* START Text block *

In an age of instant messaging, you should take a lot more than an instant to consider what exactly it is you're communicating. Recent news reports tell us that controversial bloggers, Amanda Marcotte and Melissa McEwan, hired by the John Edwards US presidential campaign, are in trouble. Their previous blog posts are being used to claim that they are "anti-Catholic vulgar trash-talking bigots," among other things....


Content is a record. What differentiates content from other forms of information is that it is formal and recorded. It isn't a conversation in a cafe. It isn't a chat at a bar. Blogging may well be conversational, but a key difference is that it leaves a record that others can peruse.
Conversations tend to happen in context. People who converse usually know each other and are often picking up from a previous conversation. Conversations often leave things out because they were covered in previous conversations. Conversations often occur within groups, communities, clubs, gangs.
One of the first things a community decides is where the boundaries are. Who is in and who is out? Who is the enemy? Who's the friend? Who's to be hated? Who's to be admired?
If you want kudos from a community one of the best strategies is to attack the enemy. In certain communities, the more vicious you can be the better. People will think you're authentic, honest, truthful, real. Break the taboo and say all those things that those cowards won't say in print, won't say on the radio, won't say on TV.
What happens when your enemy (or your future boss) can read everything? What happens when they can take what you've said out of context, reshape it and fire it right back at you? What happens if you've rushed to judgment without the facts? What happens if you didn't wait long enough to make sure?
We are constantly pressurized to respond instantly. But never has there been a time when responding instantly carried so much danger. An email written in haste, a blog post fired off, can be repented at leisure after you lose your job or fail in an interview.

* END Text block *

- _Work to complete_
1. Name each kind of gathering within which, according to the article on instant communication, conversations often occur.
2. Repeat the article on instant communication from "What happens when your" up to and including "in an interview.".
Rely only on the article on instant communication.

* START Material *

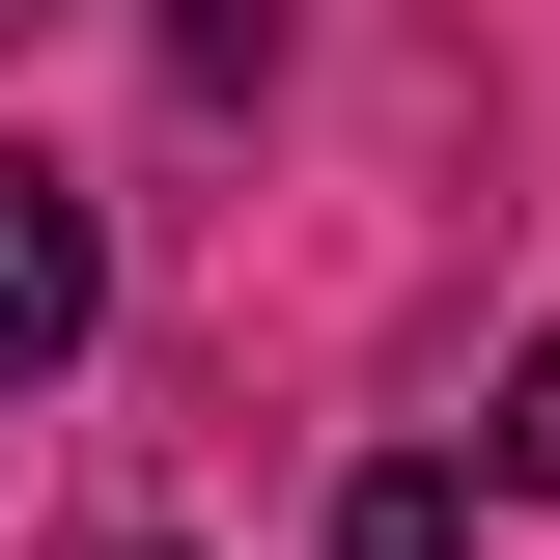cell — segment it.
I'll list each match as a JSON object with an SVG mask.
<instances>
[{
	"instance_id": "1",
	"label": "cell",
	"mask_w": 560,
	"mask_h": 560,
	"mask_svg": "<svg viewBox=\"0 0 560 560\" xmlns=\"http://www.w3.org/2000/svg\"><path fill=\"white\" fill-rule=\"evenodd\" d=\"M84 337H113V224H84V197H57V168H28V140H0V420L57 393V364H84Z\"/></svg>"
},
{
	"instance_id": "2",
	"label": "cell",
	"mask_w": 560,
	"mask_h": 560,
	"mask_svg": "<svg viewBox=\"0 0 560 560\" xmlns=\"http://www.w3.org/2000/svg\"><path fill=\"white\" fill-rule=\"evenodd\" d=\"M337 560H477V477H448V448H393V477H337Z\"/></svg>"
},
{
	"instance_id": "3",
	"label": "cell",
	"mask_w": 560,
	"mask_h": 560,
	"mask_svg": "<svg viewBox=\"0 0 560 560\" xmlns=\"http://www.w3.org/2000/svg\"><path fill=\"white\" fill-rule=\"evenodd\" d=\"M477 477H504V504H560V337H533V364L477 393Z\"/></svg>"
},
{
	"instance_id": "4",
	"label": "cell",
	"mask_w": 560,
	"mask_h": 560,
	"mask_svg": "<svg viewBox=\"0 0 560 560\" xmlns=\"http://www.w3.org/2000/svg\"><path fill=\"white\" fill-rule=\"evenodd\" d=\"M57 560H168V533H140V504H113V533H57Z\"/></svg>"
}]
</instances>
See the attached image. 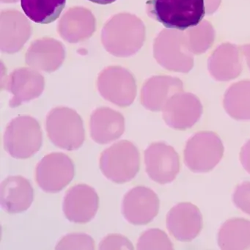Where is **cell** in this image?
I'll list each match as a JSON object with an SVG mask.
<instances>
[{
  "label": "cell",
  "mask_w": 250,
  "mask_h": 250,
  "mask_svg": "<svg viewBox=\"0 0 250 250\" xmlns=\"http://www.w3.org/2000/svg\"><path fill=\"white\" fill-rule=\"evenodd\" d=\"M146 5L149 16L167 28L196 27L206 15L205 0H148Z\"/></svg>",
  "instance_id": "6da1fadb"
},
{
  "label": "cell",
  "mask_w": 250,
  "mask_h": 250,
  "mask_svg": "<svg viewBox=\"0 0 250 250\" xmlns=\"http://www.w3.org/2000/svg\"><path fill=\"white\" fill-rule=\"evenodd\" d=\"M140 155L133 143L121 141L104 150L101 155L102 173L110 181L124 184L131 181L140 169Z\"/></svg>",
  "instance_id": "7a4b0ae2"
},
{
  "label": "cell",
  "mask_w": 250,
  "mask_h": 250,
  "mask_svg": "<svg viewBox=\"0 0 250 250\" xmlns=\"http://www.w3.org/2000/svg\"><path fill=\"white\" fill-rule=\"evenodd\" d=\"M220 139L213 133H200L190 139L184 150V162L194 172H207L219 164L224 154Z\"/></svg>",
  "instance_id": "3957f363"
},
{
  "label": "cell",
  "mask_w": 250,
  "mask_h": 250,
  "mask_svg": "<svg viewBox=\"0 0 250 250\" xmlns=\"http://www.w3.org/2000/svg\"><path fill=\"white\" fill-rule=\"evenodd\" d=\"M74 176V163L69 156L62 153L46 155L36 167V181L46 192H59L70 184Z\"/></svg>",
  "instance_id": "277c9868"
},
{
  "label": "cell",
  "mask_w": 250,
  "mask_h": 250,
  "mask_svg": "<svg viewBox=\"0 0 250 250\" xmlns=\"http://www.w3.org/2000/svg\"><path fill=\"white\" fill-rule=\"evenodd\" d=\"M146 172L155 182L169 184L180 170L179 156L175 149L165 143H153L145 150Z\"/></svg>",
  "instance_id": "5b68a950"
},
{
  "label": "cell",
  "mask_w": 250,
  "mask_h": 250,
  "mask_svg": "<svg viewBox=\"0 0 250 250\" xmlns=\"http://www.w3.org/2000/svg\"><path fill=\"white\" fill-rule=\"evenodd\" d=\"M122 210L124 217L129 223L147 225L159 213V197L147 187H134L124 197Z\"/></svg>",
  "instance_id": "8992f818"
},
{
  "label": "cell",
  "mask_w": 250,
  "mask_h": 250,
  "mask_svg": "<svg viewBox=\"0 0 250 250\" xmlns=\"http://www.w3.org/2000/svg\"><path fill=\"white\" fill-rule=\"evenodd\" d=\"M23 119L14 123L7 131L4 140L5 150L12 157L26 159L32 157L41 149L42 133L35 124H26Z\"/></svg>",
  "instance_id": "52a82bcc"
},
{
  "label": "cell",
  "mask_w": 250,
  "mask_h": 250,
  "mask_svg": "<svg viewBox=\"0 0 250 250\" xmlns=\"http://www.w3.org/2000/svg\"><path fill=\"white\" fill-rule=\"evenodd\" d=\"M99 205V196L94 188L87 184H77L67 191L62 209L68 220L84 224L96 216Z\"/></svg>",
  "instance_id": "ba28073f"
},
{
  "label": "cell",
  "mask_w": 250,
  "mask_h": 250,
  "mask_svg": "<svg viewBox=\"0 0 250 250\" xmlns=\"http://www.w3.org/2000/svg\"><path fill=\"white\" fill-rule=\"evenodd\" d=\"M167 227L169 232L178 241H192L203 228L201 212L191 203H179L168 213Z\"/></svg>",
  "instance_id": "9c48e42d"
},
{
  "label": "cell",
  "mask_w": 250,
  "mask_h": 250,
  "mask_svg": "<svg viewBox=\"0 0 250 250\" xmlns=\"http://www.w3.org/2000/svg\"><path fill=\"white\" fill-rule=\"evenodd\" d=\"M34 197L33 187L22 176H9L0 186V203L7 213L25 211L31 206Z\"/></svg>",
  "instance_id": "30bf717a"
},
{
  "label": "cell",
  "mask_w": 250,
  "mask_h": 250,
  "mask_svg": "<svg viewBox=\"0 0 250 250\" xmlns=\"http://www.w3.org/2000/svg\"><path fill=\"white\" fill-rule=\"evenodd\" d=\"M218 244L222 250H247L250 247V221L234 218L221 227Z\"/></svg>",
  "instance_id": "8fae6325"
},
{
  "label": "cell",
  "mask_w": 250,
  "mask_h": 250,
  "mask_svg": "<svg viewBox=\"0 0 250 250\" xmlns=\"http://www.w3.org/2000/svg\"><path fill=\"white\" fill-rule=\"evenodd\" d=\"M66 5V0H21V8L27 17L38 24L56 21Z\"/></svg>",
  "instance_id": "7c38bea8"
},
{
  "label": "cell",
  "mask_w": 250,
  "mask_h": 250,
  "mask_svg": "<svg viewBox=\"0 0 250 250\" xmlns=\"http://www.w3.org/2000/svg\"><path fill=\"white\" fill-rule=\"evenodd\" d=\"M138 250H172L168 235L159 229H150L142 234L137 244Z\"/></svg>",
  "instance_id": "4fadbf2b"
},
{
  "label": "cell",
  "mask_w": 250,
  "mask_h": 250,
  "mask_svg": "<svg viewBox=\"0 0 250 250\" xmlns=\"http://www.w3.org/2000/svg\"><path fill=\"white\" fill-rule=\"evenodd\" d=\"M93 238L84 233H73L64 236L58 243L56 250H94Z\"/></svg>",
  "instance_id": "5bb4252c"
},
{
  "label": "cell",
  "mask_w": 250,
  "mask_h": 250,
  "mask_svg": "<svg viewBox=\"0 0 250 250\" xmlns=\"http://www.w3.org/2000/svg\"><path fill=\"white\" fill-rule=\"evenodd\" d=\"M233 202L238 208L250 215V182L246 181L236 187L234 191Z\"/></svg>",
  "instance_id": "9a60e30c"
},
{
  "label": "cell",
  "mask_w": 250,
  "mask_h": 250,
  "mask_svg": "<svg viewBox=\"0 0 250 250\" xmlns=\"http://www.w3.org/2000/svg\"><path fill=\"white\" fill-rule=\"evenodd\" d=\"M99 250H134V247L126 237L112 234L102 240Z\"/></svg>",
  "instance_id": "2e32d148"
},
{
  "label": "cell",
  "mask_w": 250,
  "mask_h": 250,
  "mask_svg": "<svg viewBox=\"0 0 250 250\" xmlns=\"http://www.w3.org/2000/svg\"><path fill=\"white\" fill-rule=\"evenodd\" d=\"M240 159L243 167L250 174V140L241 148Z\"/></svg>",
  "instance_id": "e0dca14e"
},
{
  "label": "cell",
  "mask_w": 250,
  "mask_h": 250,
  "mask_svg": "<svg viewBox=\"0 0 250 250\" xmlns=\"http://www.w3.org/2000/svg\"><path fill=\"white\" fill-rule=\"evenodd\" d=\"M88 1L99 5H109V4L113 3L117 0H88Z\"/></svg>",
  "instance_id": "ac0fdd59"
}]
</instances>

* END Material *

- _Results for the exercise_
1. groups, communities, clubs, gangs

2.
What happens when your enemy (or your future boss) can read everything? What happens when they can take what you've said out of context, reshape it and fire it right back at you? What happens if you've rushed to judgment without the facts? What happens if you didn't wait long enough to make sure?
We are constantly pressurized to respond instantly. But never has there been a time when responding instantly carried so much danger. An email written in haste, a blog post fired off, can be repented at leisure after you lose your job or fail in an interview.